* _Work instructions_
Each line from the one that contains "interacting: 0%" to the end of the material must be quoted exactly; include both end lines and nothing else.

* _The records_
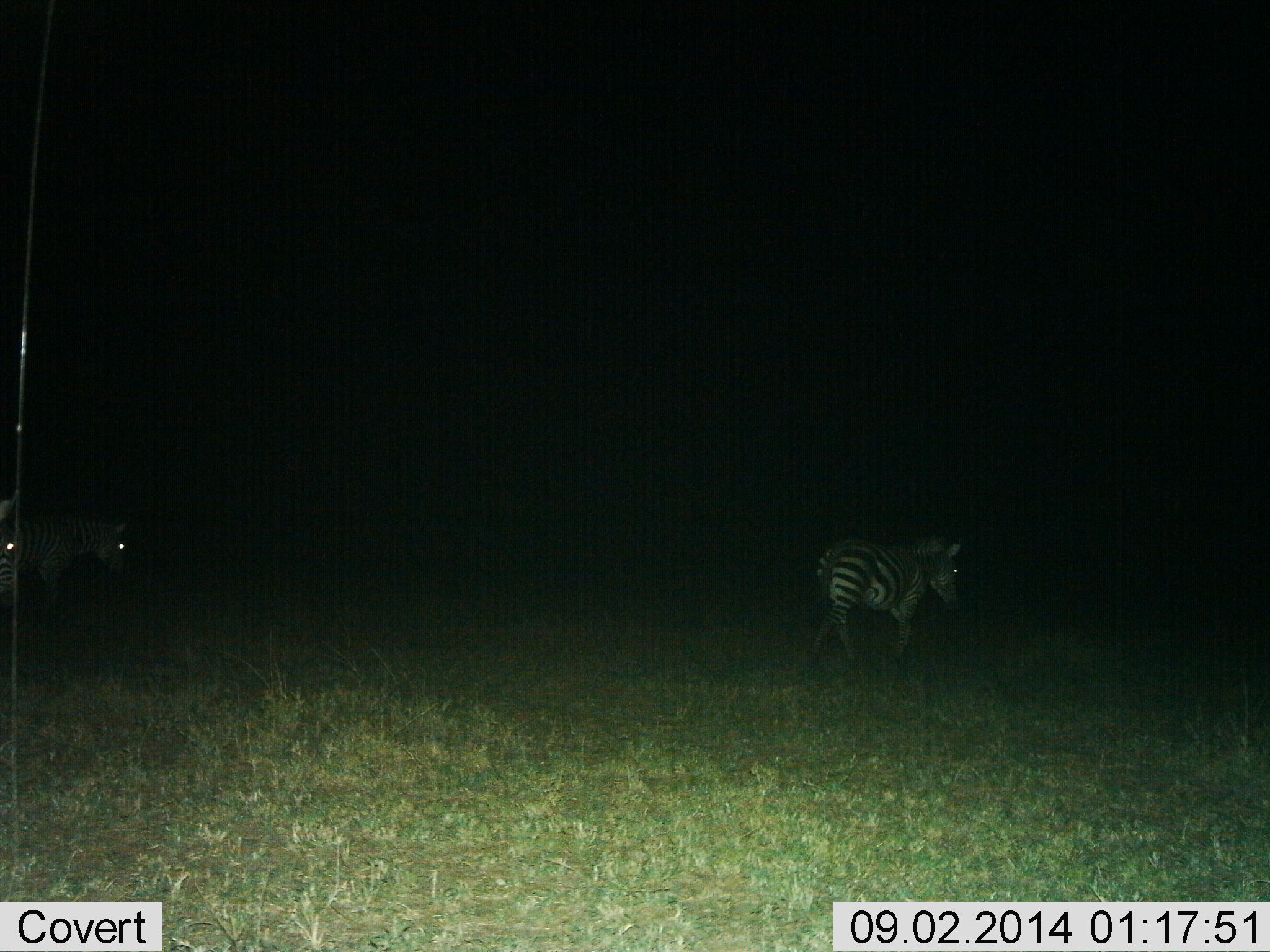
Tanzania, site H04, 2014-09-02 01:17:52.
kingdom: Animalia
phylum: Chordata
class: Mammalia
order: Perissodactyla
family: Equidae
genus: Equus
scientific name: Equus quagga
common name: plains zebra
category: zebra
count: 3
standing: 0%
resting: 0%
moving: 100%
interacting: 0%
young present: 0%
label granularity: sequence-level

* _Completed task_
interacting: 0%
young present: 0%
label granularity: sequence-level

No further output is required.